Mr. Abraham did not respond to phone messages, and a letter sent by messenger to the address listed in city records was returned as undeliverable.

Ridgewood Savings Bank holds a $5 million mortgage on the buildings. Mr. De Rienzo said he would try to force the bank to either repair the buildings or assign ownership to his community group.

Joseph T. Curcio, the bank’s vice president and marketing director, said that the properties were in good repair when the mortgage was issued “several years ago,” and that he had no idea of their current state. When told of the worst violations, he said, “Oh, my God.”

Mr. Curcio said the bank had begun foreclosure proceedings. “We’re left holding the bag as much as these poor tenants,” he said. “It’s unconscionable the landlord allowed these conditions to exist.”

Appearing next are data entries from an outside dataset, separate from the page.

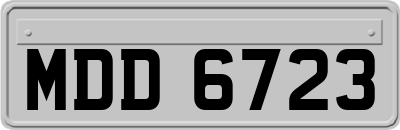 MDD6723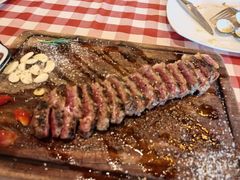 -安立可意大利美食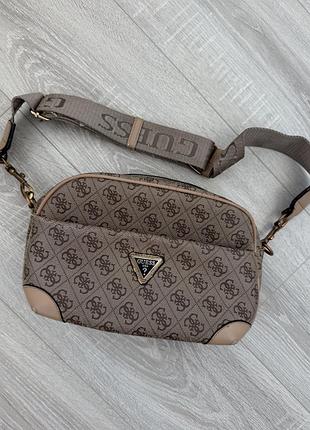 Сумка guess жіноча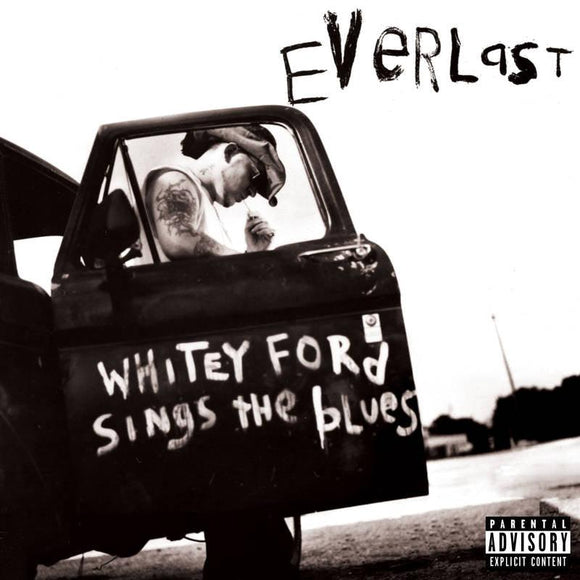 Everlast - Whitey Ford Sings The Blues (2LP) - Good Records To Go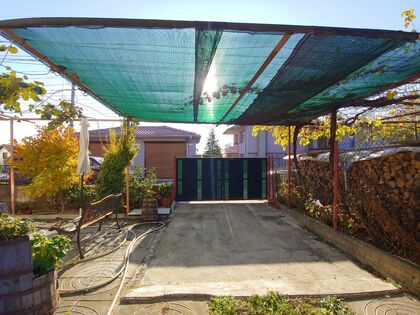 Купить ID4122 Двухэтажный дом в селе Кошарица в Болгарии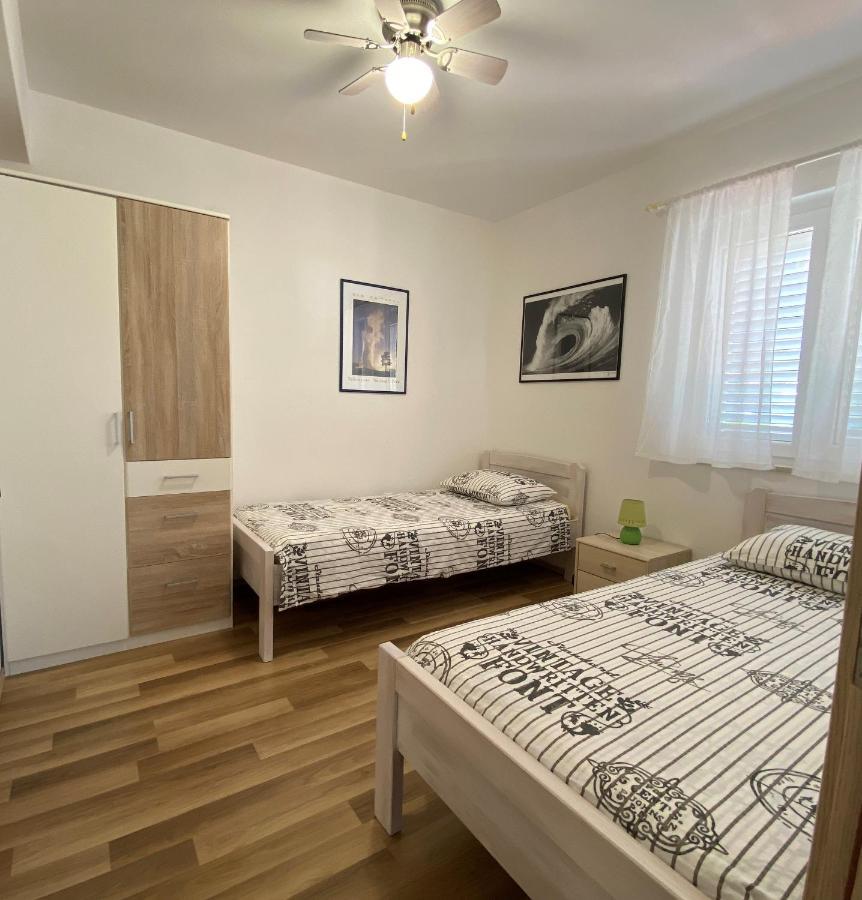 Apartments Lumbarda Beach Kültér fotó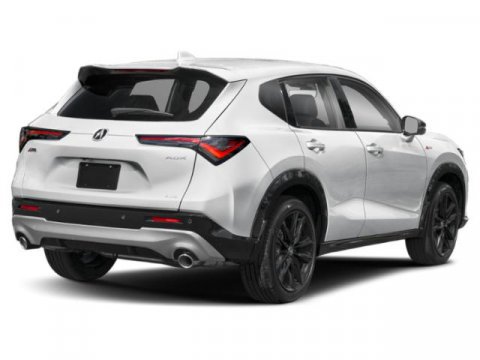 New 2026 Acura ADX A-Spec w/ Advance Package AWD/4WD image 2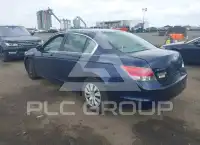 2010 Honda Accord фото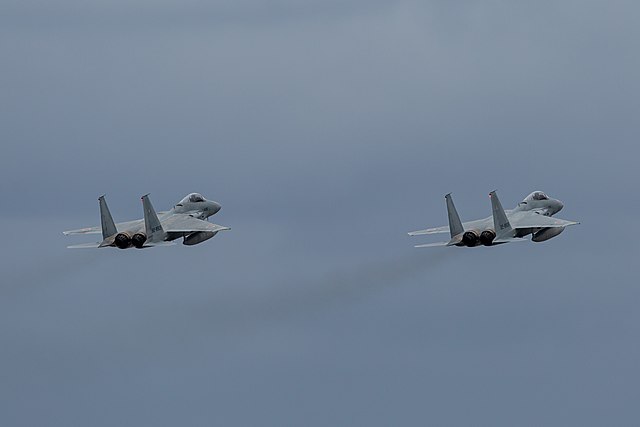 SKorea, Japan Scramble Jets During China-Russia Joint Air Patrol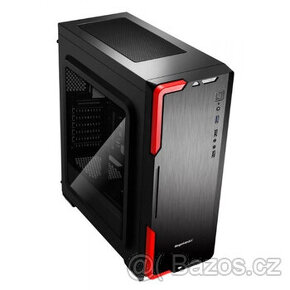 rychle PC W11 pro Ryzen / 24GB Ram/  wifi s NVME diskem - 2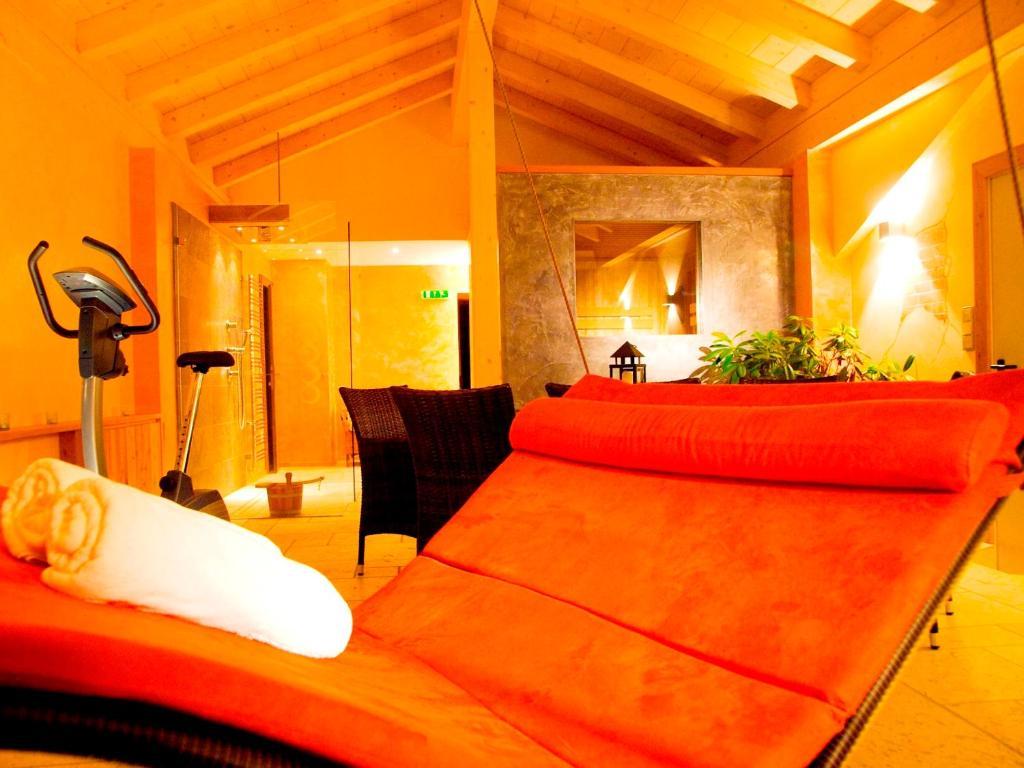 Landhaus Alpengruss เคิสเซน ภายนอก รูปภาพ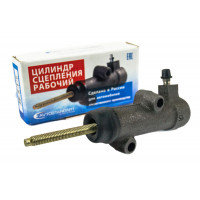 Рабочий цилиндр сцепления Avtostandart для ВАЗ 2101, 2102, 2103, 2104, 2105, 2106, 2107 Рабочий цилиндр сцепления Avtostandart для ВАЗ 2101, 2102, 2103, 2104, 2105, 2106, 2107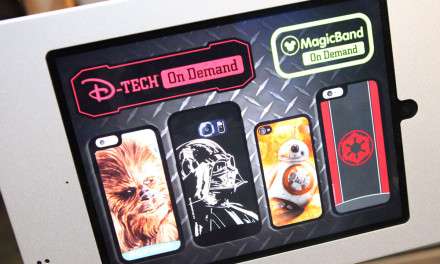 Create Personalized Phone Cases with New D-Tech on Demand Options for Spring 2016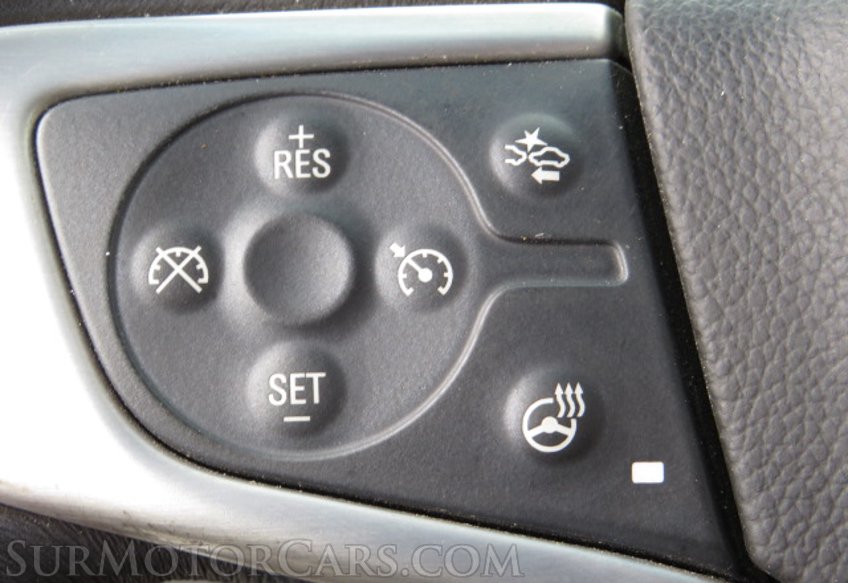 2017 GMC Yukon XL - Image 36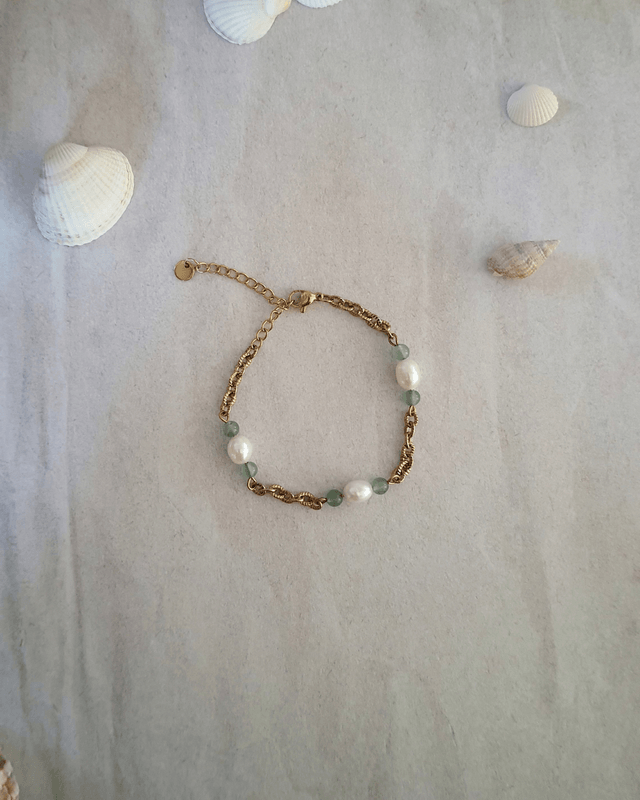 Bracelet Voix du vent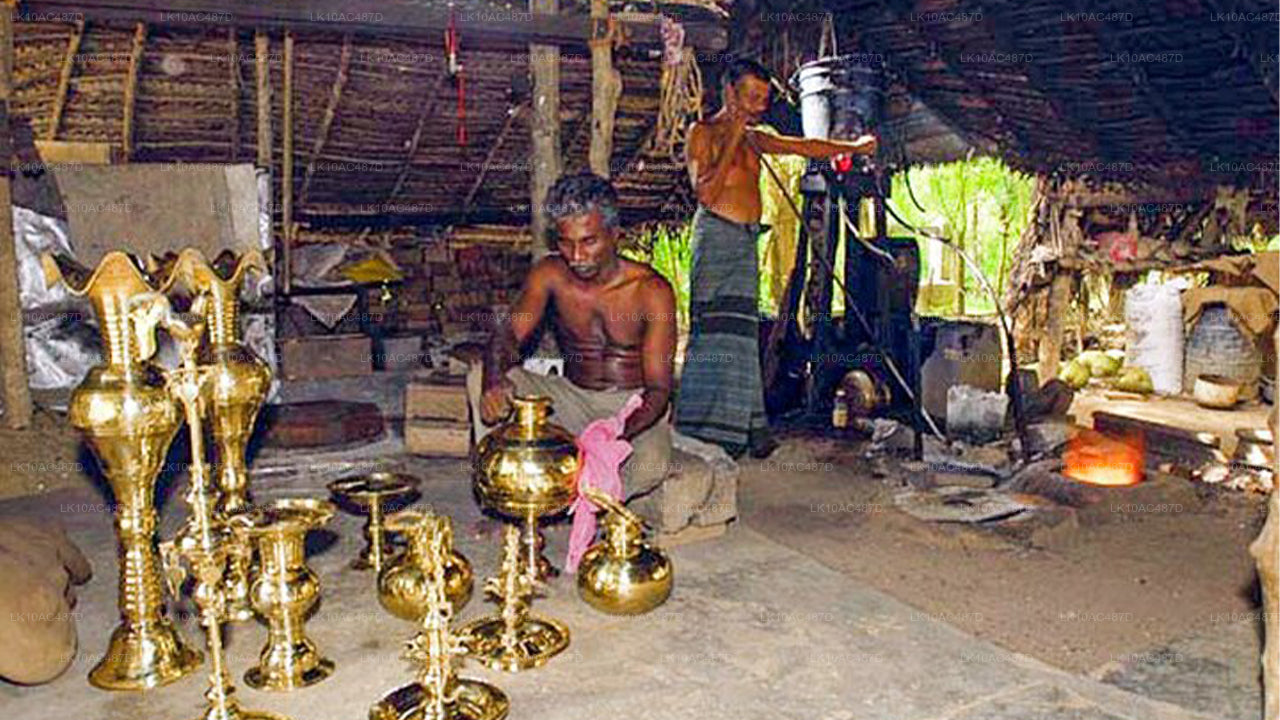 Tour Sustentable (10 Días)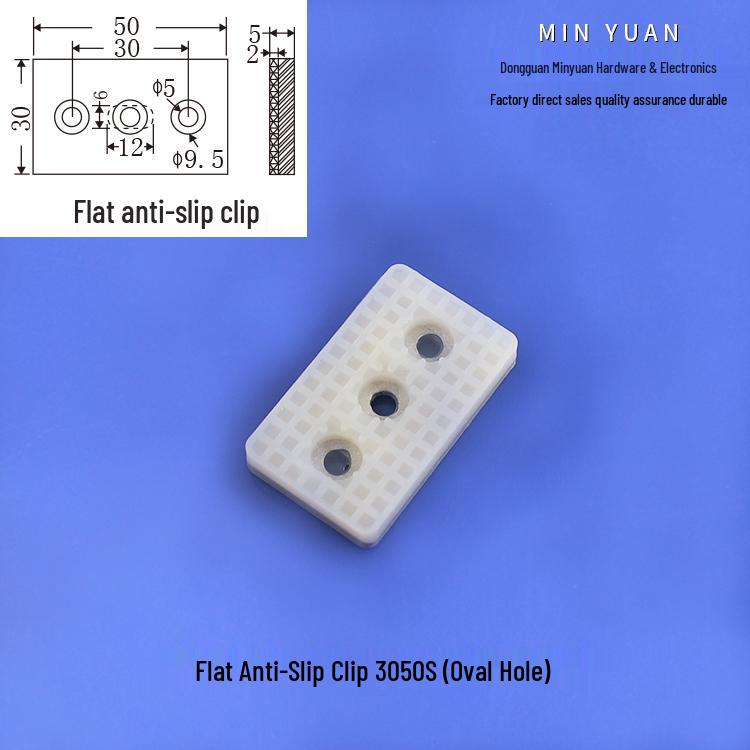 

Skywalker JP3050S Industrial Robot Gripper with Silicone Clip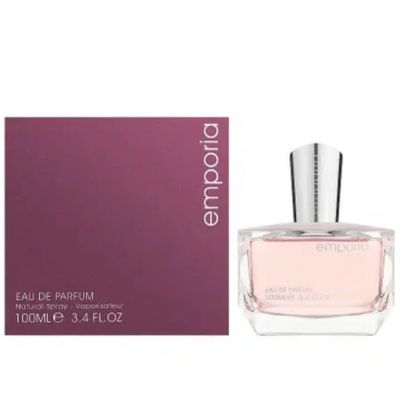 АРАБСКИ ДАМСКИ ПАРФЮМ EMPORIA 100 МЛ 
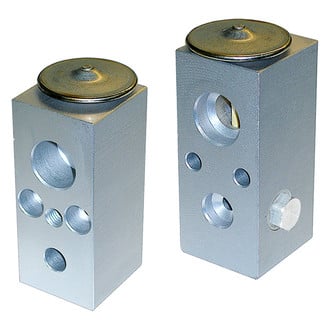 gpd® - A/C Expansion Valve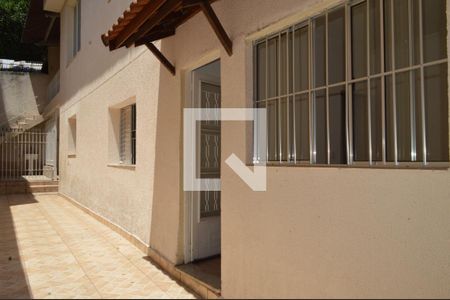 Casa à venda com 60m², 2 quartos e 2 vagasÁrea Externa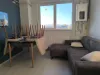 Adıyaman Altınşehir'de Full Eşyalı Satılık 1+1 Sıfır Daire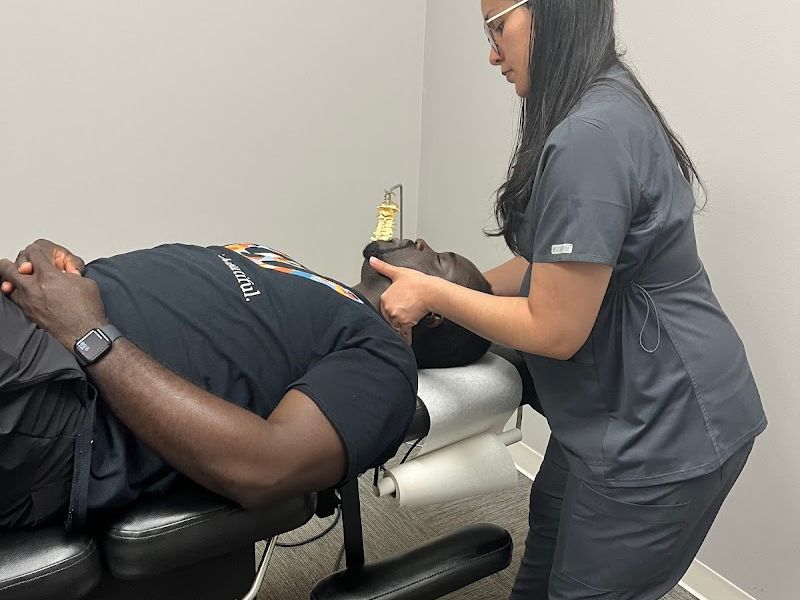 TriStar Injury Center
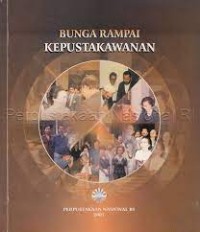 Bunga Rampai Kepustakawanan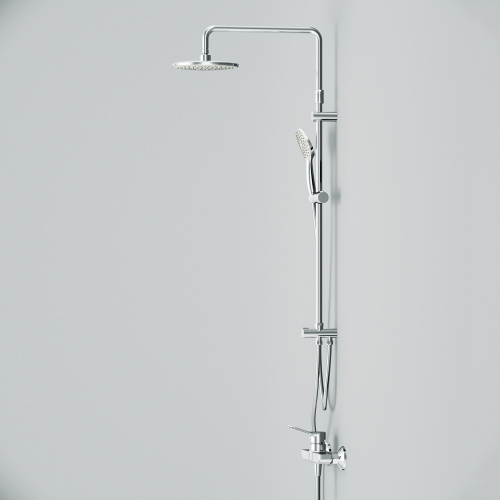 Душевая система AM.PM X-Joy F40885A24 фото 8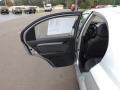 Ice Silver Metallic - Aveo LT Sedan Photo No. 15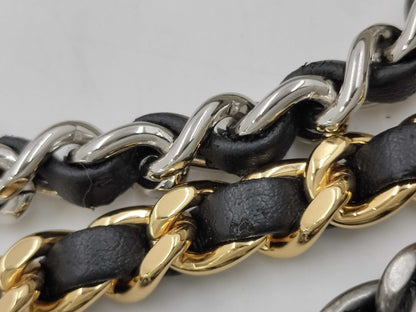 CHANEL Gabriel Shoulder Bag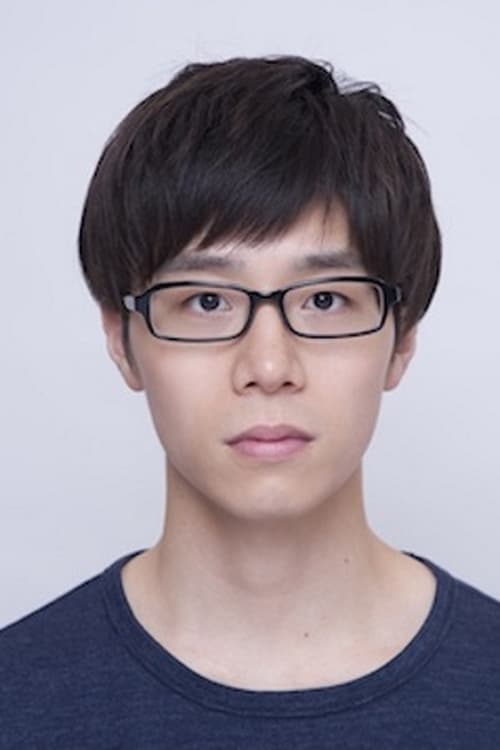 Photo of Kentaro Tamura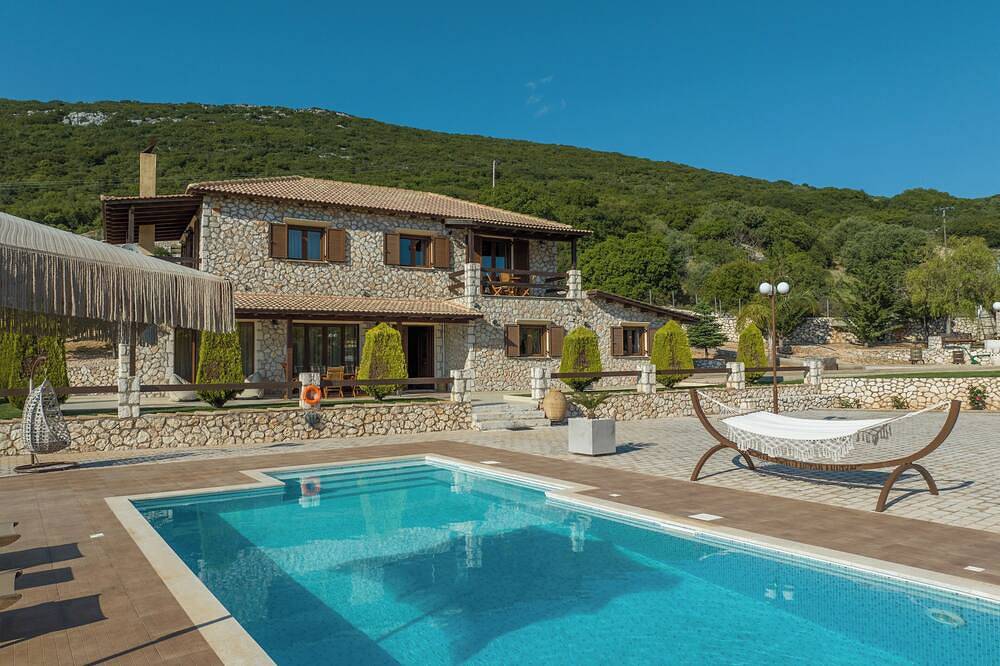 Casa vacanza a Cefalonia a partire da 382€ a notte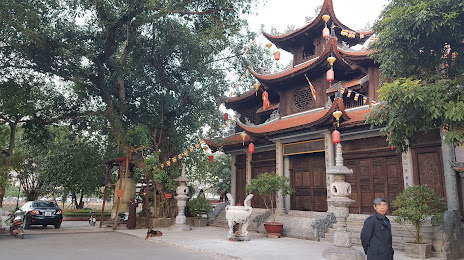 Chùa Thành Lạng Sơn, 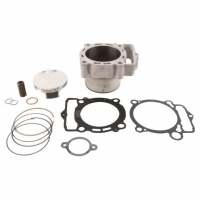 CYLINDER WORKS CYLINDER KOMPLETNY KTM SXF 350 16-18 (BIG BORE +2MM 90MM 365CCM) (VERTEX 24238+TOP-END)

The city, which continues to make repairs on the buildings, is now in discussion with Banana Kelly to see if the group can take over the buildings and avail itself of loan and repair programs. City officials have also been talking with banks to alert them to loans they have made to owners of similarly distressed properties in other neighborhoods.

For Mr. De Rienzo, who helped Kelly Street rebuild itself brick by brick, his latest crusade is about a much more personal debt.

“After more than 30 years dealing with this block, these people are like friends and family to me, so I can’t just walk away,” he said. “I’m not looking to save the world. I’m just looking to build something that will last beyond me.”